CO injury seems to be more pronounced during early developmental stage: a metabolic stress that would be considered mild or moderate in an adult could have a worse impact in a child, probably because of higher minute ventilation, higher oxygen metabolism, and immaturity of nervous system in infancy. Fetal hemoglobin, persisting in a significant percentage for several months postpartum, has a higher affinity for CO than adult hemoglobin does. This means that the same level of inhaled percentage of CO that could determine no damage in adults could be very dangerous in children, and even more in an infant or fetus [6].
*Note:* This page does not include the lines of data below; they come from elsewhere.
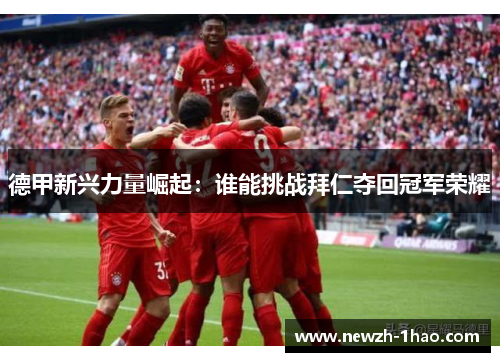 德甲新兴力量崛起：谁能挑战拜仁夺回冠军荣耀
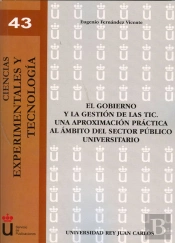 El Gobierno Y La Gestión De Las Tic. Una Aproximación Práctica Al Ámbito Del Sector Público Universi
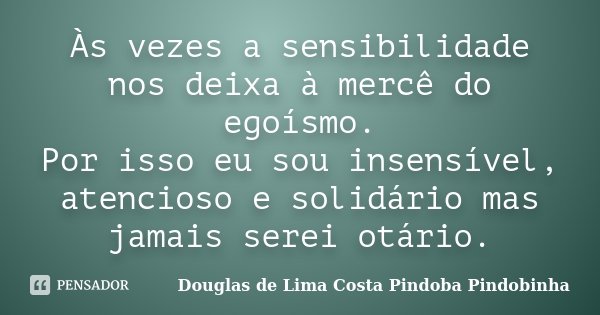 Às vezes a sensibilidade nos deixa à mercê do egoísmo. Por isso eu sou insensível, atencioso e solidário mas jamais serei otário.... Frase de Douglas de Lima Costa Pindoba Pindobinha.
In our case exact timing of symptoms’ onset and informations about an eventual lucid free period after onset are missing: therefore it’s not possible to recognize the presence of DNS, according to the history collected through patient’s parents. Children have a much lower incidence of DNS than adults (2.8-10%) [10] and DNS are uncommon in patients treated with normobaric oxygen [11]. Anyway there are few studies about DNS especially in children, also because of a selection bias of the studied population: there’s a huge number of children that do not come into hospital because of blurred symptoms [12,13]. DNS usually develops 2 weeks to 1.5 months after the acute phase of CO intoxication in 12 to 50% of adults [14,15].

Conclusions

Many elements in this case had been confounding: clinical history was unclear because of important maternal postpartum depression, CO origin wasn’t determined, COHb was quite low, even if out of normal range, and the boy presented with a low head circumference. Diagnosis was finally established thanks to: neuroradiological findings, indicative for CO poisoning with normalization after six months; COHb levels turning normal after ten days; gradual regression of neurological symptoms, especially ophthalmological ones. In front of an acute onset of neurological symptoms, Co intoxication should always be taken into account.